------ DATASET EXTRACT ------

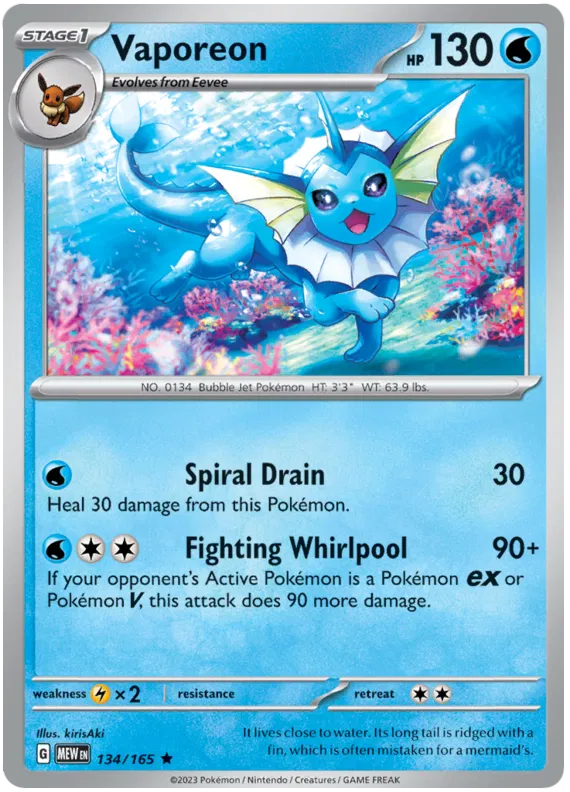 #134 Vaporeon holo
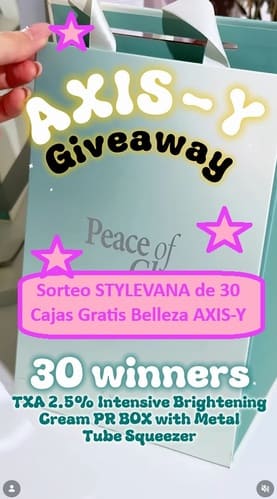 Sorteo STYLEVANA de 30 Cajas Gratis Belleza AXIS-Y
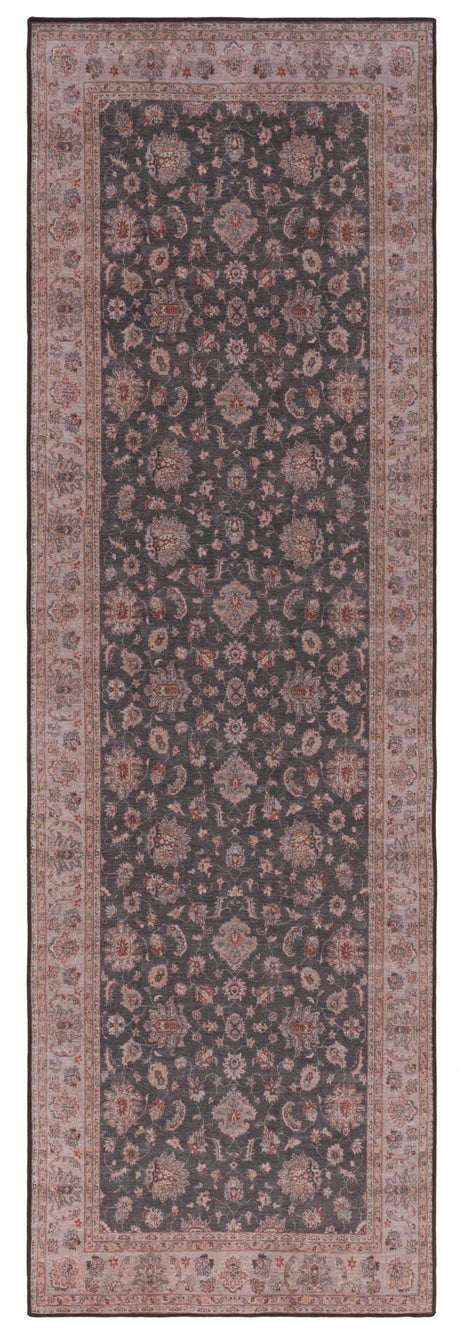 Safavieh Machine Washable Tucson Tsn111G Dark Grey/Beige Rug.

------

EXERCISE DESCRIPTION:
Using the listing above, copy exactly the lines from the one that contains "Sorteo STYLEVANA de" through its last line, both included, but not the pictures.

OUTPUT:
 Sorteo STYLEVANA de 30 Cajas Gratis Belleza AXIS-Y
 Safavieh Machine Washable Tucson Tsn111G Dark Grey/Beige Rug.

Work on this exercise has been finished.